With the help of my advisor Dr. Mark Greenwood and Dr. Stephen Durbin, I produced a sonification of Bozeman climate data using R shiny. The feedbacks from Dr. Stacey Hancock and my colleagues in Statistical Consulting and Research Services center helped me modify the sonification. In this blog, I will briefly describe the process and the tools that I used for this project.

Data preparation and trend modeling

The dataset that I used for this project is Bozeman maximum monthly temperature from January 1900 to November 2015, which consists of four variables (station, station name, date and maximum monthly temperature). As we can see from Figure 1, there are a few missing months.

Figure 1

I used ts (time series) function in R to complete the year fraction of each month in the dataset, other data manipulations can be found in my code. Then I used a generalized additive model to fit a model for the trends of the temperature. Generalized additive model is a method that describes the relationship between a univariate response variable, for example, maximum monthly temperature and some predictor variables such as yearly trends and monthly trends of temperature using smooth functions. The model is stated as below:

g(E(MMXT)) = ß0 + f1(YearlyTrend) + f2(MonthlyTrend) + Residuals.
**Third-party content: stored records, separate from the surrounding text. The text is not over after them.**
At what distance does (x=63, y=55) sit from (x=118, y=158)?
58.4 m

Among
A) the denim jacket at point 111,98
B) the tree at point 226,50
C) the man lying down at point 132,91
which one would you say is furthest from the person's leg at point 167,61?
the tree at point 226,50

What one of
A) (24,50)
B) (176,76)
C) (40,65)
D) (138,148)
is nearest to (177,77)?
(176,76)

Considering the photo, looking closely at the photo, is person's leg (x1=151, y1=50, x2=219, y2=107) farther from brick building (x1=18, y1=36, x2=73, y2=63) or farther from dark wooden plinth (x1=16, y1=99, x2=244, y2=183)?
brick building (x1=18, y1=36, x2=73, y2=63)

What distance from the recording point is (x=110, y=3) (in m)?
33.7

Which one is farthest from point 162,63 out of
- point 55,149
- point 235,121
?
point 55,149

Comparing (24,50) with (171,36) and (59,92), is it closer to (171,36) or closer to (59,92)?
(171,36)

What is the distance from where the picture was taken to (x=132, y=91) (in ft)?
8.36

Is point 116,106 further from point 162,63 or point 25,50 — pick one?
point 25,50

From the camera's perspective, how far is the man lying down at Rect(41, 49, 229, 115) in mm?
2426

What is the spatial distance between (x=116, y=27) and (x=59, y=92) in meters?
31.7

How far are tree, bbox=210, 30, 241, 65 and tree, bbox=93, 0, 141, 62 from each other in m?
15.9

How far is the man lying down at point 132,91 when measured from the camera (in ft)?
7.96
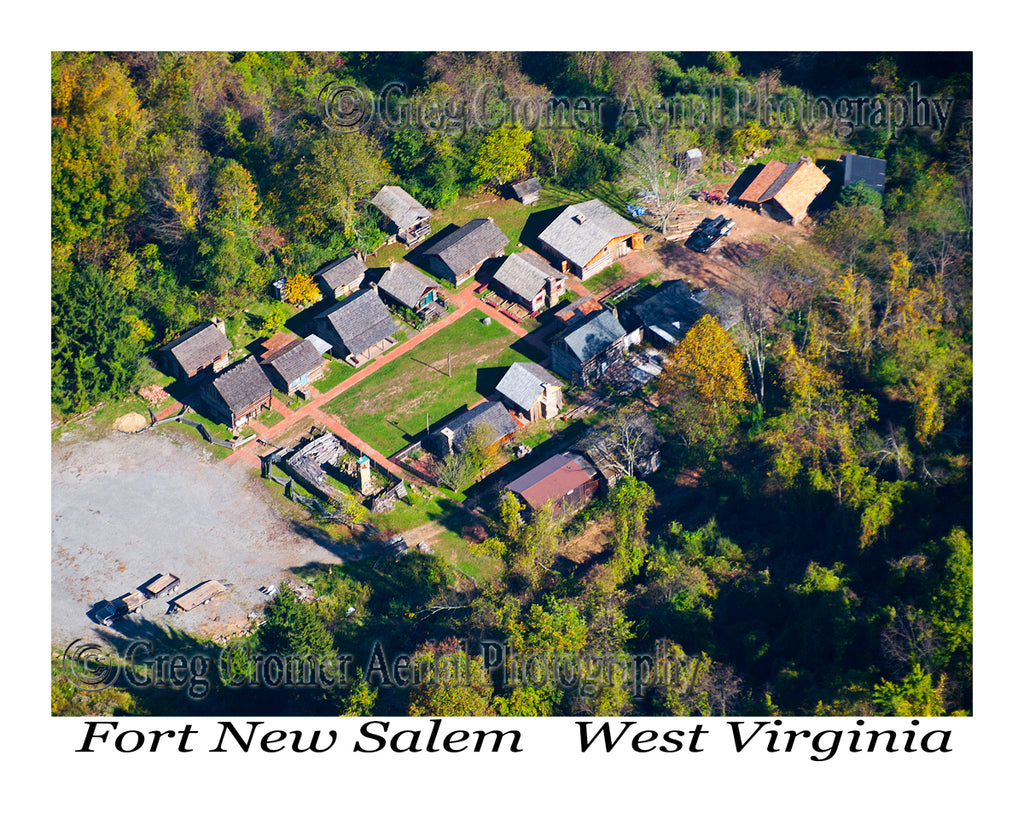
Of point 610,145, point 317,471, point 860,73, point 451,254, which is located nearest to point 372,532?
point 317,471

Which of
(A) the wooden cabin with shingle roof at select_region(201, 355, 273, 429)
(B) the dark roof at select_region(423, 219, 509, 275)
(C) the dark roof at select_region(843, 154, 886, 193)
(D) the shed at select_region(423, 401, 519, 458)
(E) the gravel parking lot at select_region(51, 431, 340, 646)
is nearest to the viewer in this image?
(E) the gravel parking lot at select_region(51, 431, 340, 646)

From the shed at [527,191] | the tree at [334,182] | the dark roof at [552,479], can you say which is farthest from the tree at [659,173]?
the dark roof at [552,479]

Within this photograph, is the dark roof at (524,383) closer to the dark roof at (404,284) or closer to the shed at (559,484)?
the shed at (559,484)

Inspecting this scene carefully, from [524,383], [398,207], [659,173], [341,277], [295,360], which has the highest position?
[659,173]

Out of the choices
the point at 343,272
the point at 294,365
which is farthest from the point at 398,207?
the point at 294,365

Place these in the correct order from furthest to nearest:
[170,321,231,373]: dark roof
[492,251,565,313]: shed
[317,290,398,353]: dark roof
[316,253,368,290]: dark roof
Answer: [316,253,368,290]: dark roof, [492,251,565,313]: shed, [317,290,398,353]: dark roof, [170,321,231,373]: dark roof

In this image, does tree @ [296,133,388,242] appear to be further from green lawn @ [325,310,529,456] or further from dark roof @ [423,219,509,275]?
green lawn @ [325,310,529,456]

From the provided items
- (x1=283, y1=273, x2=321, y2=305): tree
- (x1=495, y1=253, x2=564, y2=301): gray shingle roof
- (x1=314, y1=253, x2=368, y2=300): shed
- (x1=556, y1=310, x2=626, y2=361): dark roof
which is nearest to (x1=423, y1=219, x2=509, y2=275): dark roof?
(x1=495, y1=253, x2=564, y2=301): gray shingle roof

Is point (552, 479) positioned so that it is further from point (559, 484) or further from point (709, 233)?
point (709, 233)

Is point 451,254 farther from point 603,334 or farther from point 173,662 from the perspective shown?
point 173,662
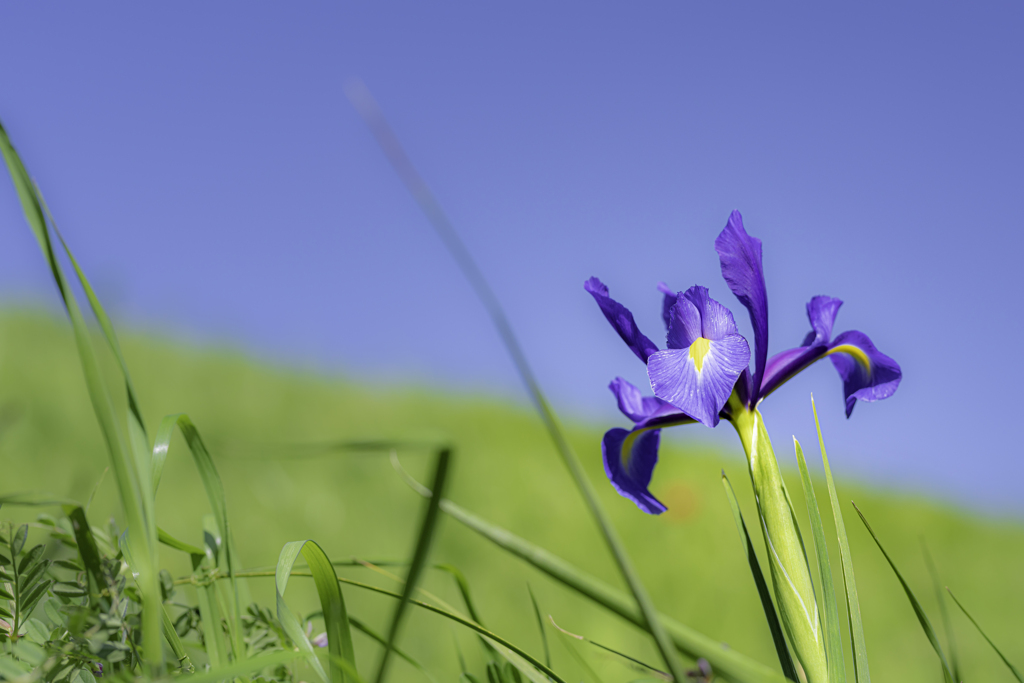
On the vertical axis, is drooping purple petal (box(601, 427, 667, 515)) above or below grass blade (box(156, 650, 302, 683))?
above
I used the mgcv package in R to build this model, and it explains 93.6% of the deviances of the data. Here is the model summary:

Figure 2

The plot of yearly trends and monthly trends below (Figure 3) suggests that overall, the temperature is estimated to increase by about 4 Fahrenheit degrees over last 115 years, and there continues an increasing trend for the temperature in Bozeman. The monthly trends show that there is a seasonal pattern in the temperature in the data.

Figure 3

Along with long-term trend and seasonal components in the model, I also included the residuals from the model.  After building this model, I created a data frame using the values of the model and make it ready for data sonification.

Sonify data

My first approach is to find some R sonification packages and try to build my own sonification package in R. During this process, I found audiolyzeR, sonify, and audio packages in R. These packages can sonify the data, and some sound parameters can be changed in the functions, however, none of them can synthesize different sounds.
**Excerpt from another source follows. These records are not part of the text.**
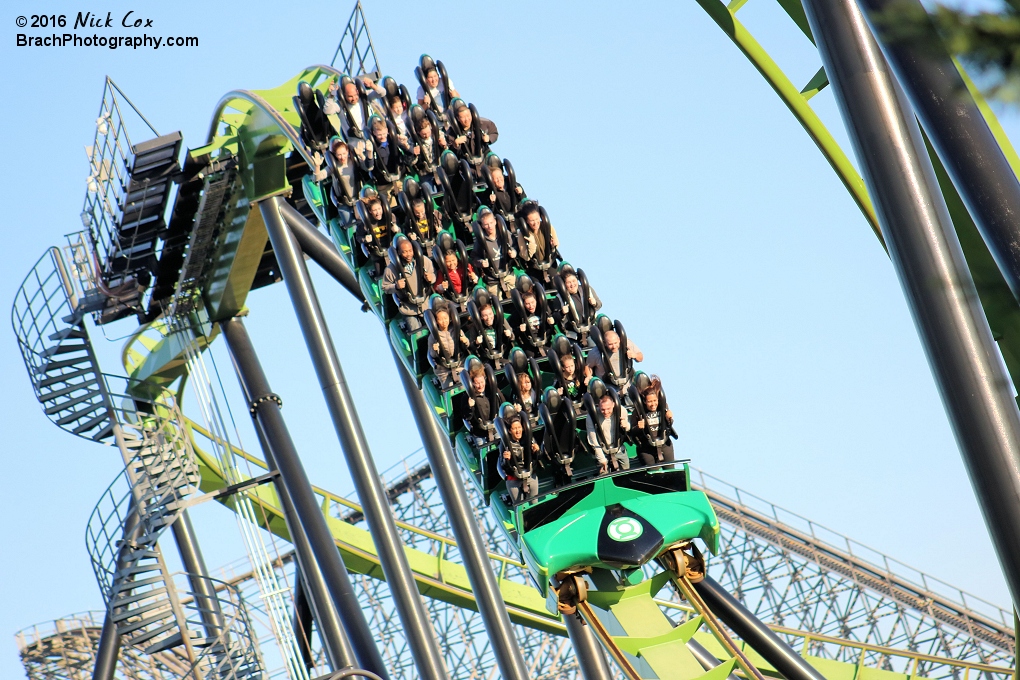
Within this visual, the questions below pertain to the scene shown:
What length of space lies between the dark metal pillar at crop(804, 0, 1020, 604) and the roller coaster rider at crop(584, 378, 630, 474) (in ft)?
10.7

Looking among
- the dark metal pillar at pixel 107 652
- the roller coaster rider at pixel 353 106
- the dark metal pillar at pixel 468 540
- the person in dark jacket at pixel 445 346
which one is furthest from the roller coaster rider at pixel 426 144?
the dark metal pillar at pixel 107 652

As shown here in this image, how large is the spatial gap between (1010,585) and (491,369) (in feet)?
13.0

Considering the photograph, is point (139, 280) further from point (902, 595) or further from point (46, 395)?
point (902, 595)

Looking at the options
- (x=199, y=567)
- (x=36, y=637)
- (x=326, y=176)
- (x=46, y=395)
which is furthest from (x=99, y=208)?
(x=36, y=637)

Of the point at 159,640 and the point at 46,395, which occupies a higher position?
the point at 46,395

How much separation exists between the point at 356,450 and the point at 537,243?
2050 mm

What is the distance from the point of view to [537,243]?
765 cm

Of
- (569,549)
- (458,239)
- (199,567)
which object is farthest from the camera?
(199,567)

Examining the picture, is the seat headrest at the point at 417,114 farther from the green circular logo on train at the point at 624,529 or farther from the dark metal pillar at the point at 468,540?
the green circular logo on train at the point at 624,529

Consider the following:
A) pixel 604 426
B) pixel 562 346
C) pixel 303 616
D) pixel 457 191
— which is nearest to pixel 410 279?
pixel 457 191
After consulting with Dr. Stephen Durbin, I decided to use web audio API to sonify the data. In order to visualize the data while playing the sound, I created R shiny app to show the yearly trends, monthly trends and residuals while the data are sonified. In order to sonify these sounds, I first linearly transformed the yearly trends, monthly trends and residuals into frequencies. I made three different ranges of the frequencies of these three different components of temperature in order to make the sounds of each component distinct from each other, and they are all in one octave.

The monthly trend has the lowest frequency (220 to 440 Hz) because the seasonal trends are pretty constant and systematic, whereas the residuals have the highest frequency (1046.50 to 2093.00 Hz) because of more rapid and frequent changes. The yearly trends have the middle range from 493.88 to 987.77 Hz. Then I used three different instruments to play these three components: grand piano for monthly trend, alto flute for yearly trend and harp for residuals.  The audio file of the data sonification can be found here:

 

The R shiny app is still in the developing process because I want to add more features. However, the data, R code, R shiny app code can be found on my GitHub page.